APVO603 is a dual agonist bispecific antibody employing a novel mechanism of action to simultaneously target 4-1BB (CD137) and OX40 (CD134), both members of the TNF-receptor family. Dual targeting of 4-1BB and OX40 provides synergistic co-stimulation of T cells with the potential to amplify the cytotoxic function of activated T cells and NK cells, potentially leading to more robust anti-tumor responses.

The potential advantages of APVO603 include:

  • Broad Utility: Unlike chimeric antigen receptor T-cell therapies (CAR-T) and bispecific CD3-based T-cell engagers, APVO603 does not target a specific tumor antigen, thus allowing for broad potential therapeutic use for a number of different types of solid tumors.
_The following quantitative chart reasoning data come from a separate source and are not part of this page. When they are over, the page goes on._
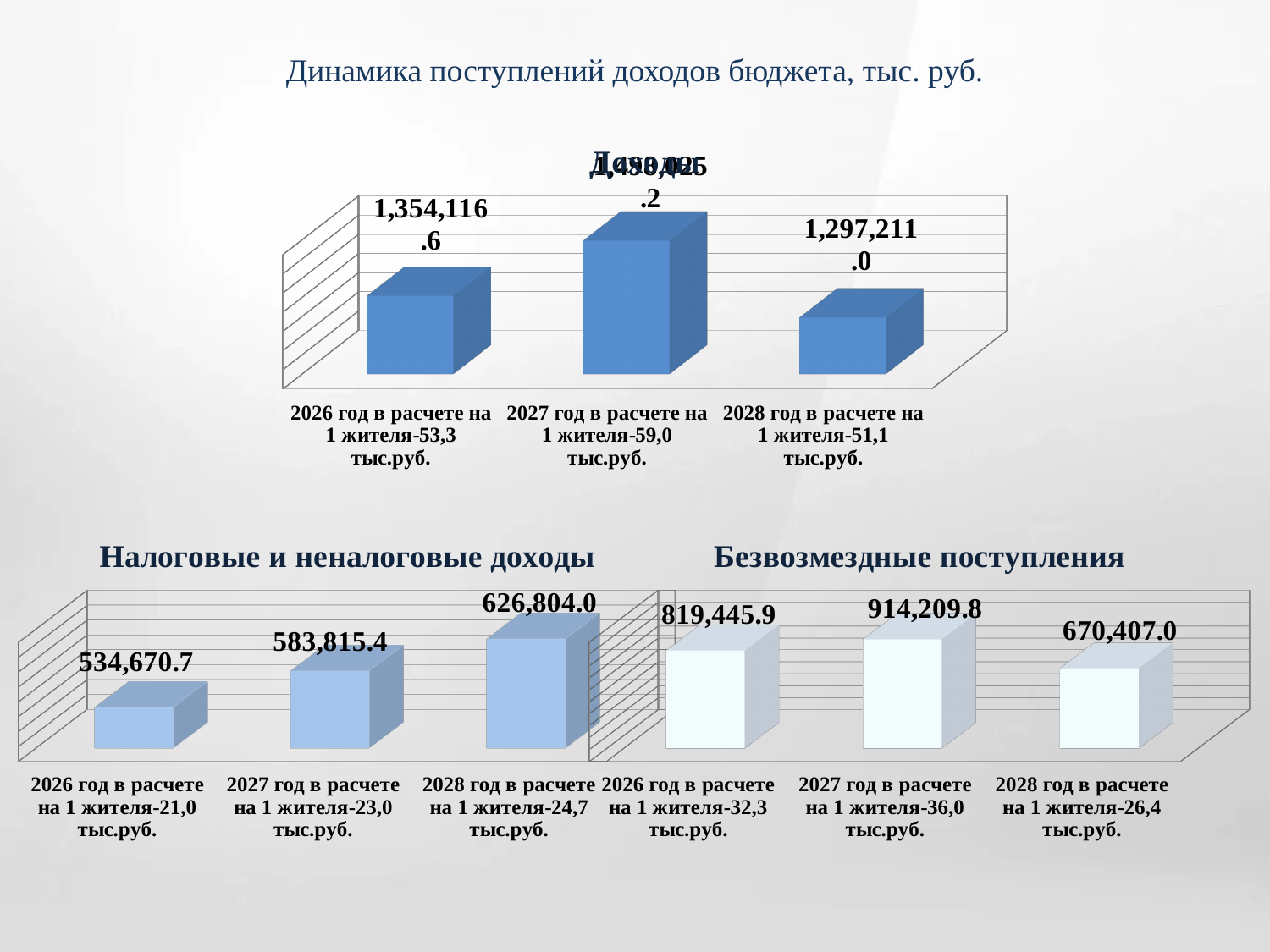
How many bars does the bottom-right chart 'Безвозмездные поступления' have? 3 In the top chart 'Доходы', which year has the lowest value? 2028 In the bottom-right chart 'Безвозмездные поступления', what is the difference between the 2027 and 2028 values? 243,802.8 In the bottom-left chart 'Налоговые и неналоговые доходы', what is the value for 2028? 626,804.0 What type of chart is the top chart 'Доходы'? bar chart In the bottom-left chart 'Налоговые и неналоговые доходы', what is the difference between the 2028 and 2026 values? 92,133.3 In the bottom-right chart 'Безвозмездные поступления', what is the value for 2028? 670,407.0 In the top chart 'Доходы', what is the value for 2026? 1,354,116.6 In the bottom-right chart 'Безвозмездные поступления', which year has the highest value? 2027 In the bottom-left chart 'Налоговые и неналоговые доходы', what is the value for 2026? 534,670.7 In the bottom-right chart 'Безвозмездные поступления', what is the value for 2027? 914,209.8 In the bottom-left chart 'Налоговые и неналоговые доходы', do the values rise or fall from 2026 to 2028? rise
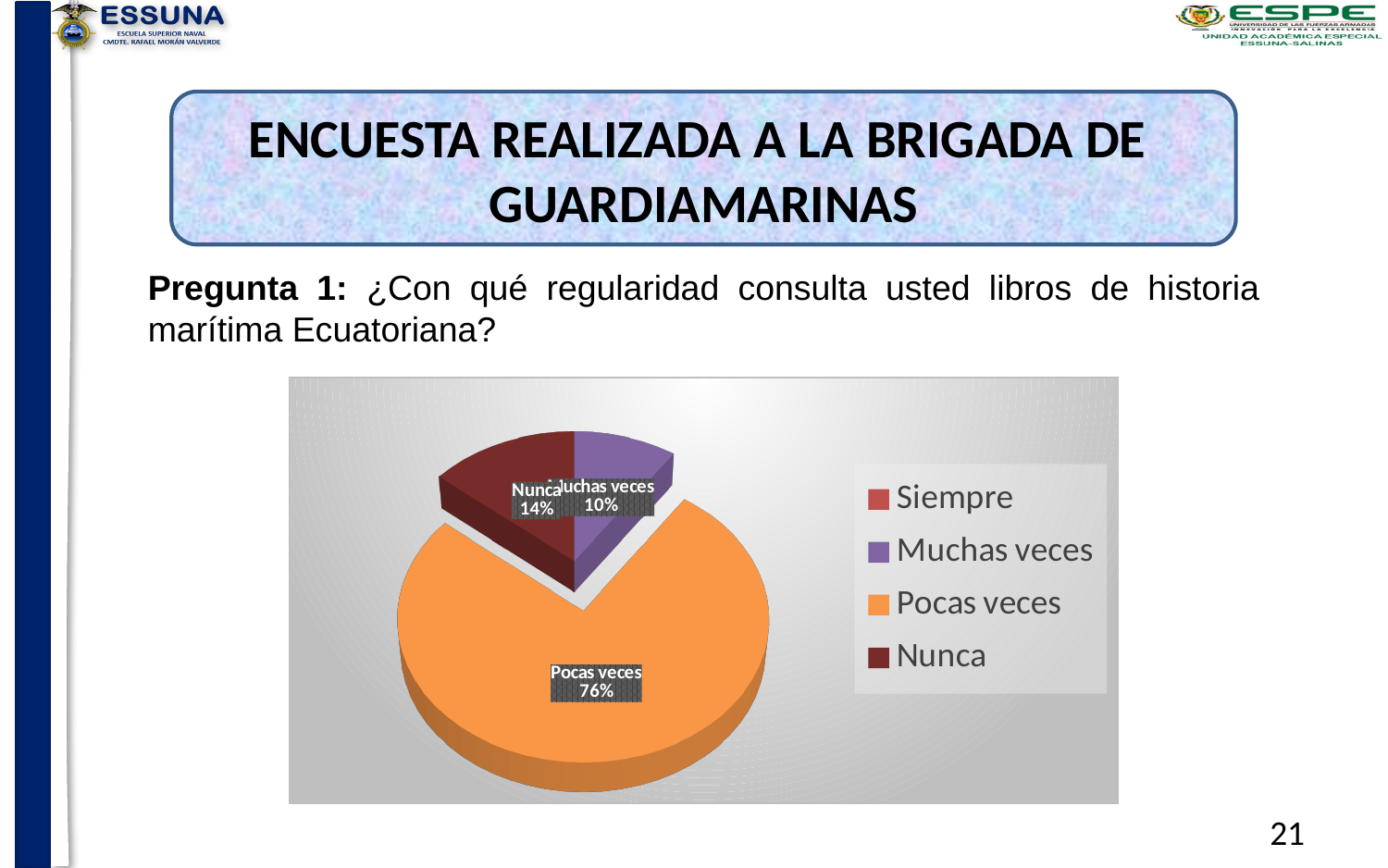
What colour is the "Pocas veces" slice? Orange What is the difference in percentage points between "Nunca" and "Muchas veces"? 4 What is the difference in percentage points between "Pocas veces" and "Nunca"? 62 What percentage is shown for "Muchas veces"? 10% Which is larger, the share for "Nunca" or the share for "Muchas veces"? Nunca Which category has the largest share of the pie? Pocas veces How many categories does the legend list? 4 What type of chart is shown on the slide? Pie chart What percentage is shown for "Pocas veces"? 76% Of the slices with printed labels, which has the smallest share? Muchas veces Which legend entry has no visible slice in the pie? Siempre What percentage is shown for "Nunca"? 14%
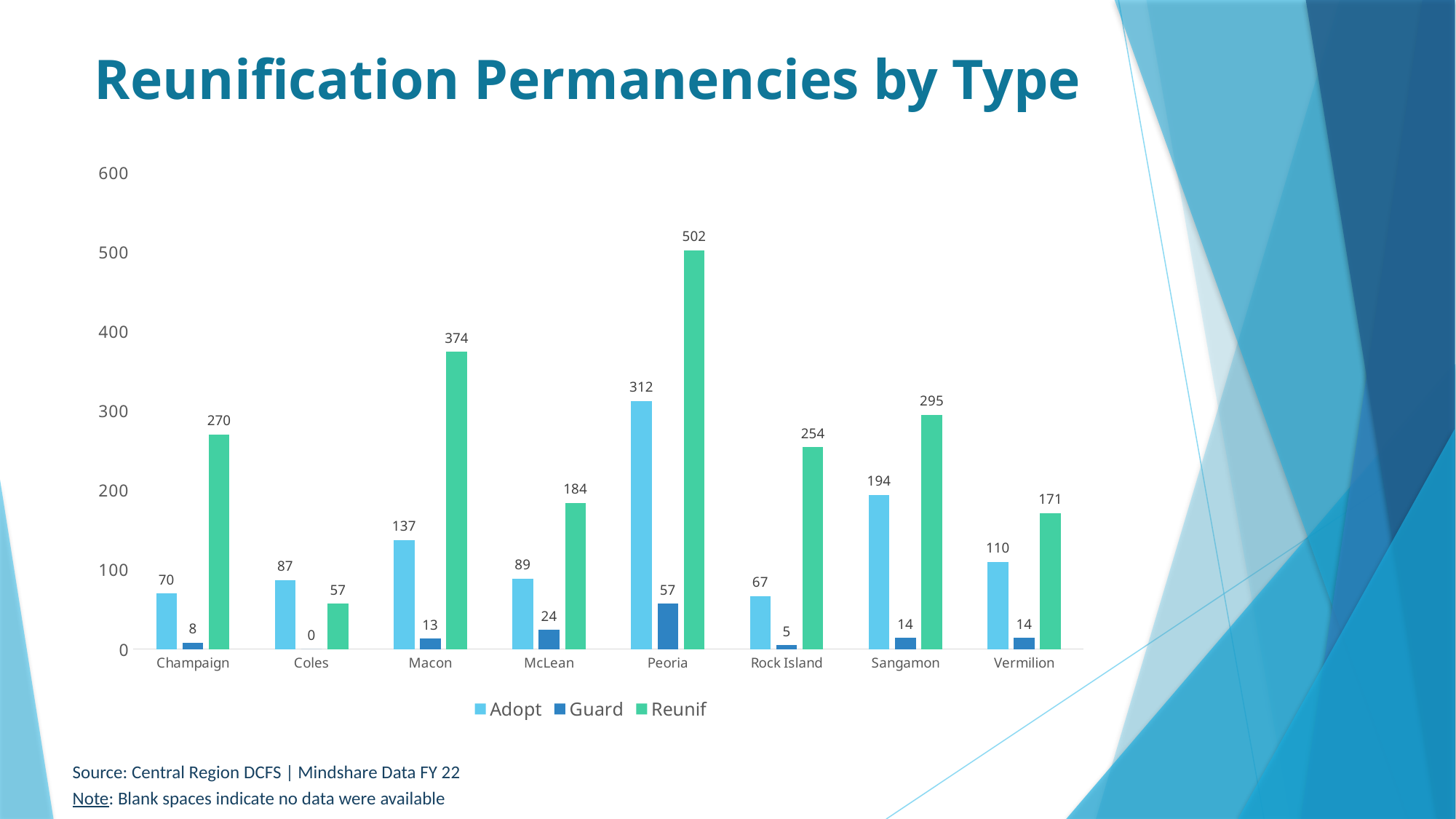
What is the Reunif value for Peoria? 502 Which county has the highest Reunif value? Peoria What is the title of the chart? Reunification Permanencies by Type Which is larger, the Adopt value for Sangamon or the Adopt value for Vermilion? Sangamon Which county has the lowest Guard value? Coles What is the Adopt value for Macon? 137 How many counties are shown on the x axis? 8 How many series does the legend list? 3 What kind of chart is shown on the slide? bar chart Is the Reunif value for Rock Island greater or less than 200? greater What is the difference between the Reunif values for Macon and Sangamon? 79 What is the Guard value for McLean? 24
  • Reduced Toxicity: Since 4-1BB and OX40 are costimulatory receptors that are primarily expressed only on a limited number of T cells that have previously been exposed to tumor antigen, we believe APVO603 has the potential to cause less toxicity compared to traditional CD3-based T-cell engagers due to its selectivity.
  • Differentiation from 4-1BB Agonistic Monoclonal Antibodies: Because APVO603 contains an Fc that does not interact with Fc gamma receptors, it has the potential to be less toxic than monospecific 4-1BB antibodies.
  • Synergistic Activity: While the activation of either 4-1BB or OX40 alone stimulates anti-tumor T-cell responses, as a dual agonist bispecific antibody APVO603 has the potential to produce a synergistic or amplified response resulting in more robust T-cell responses.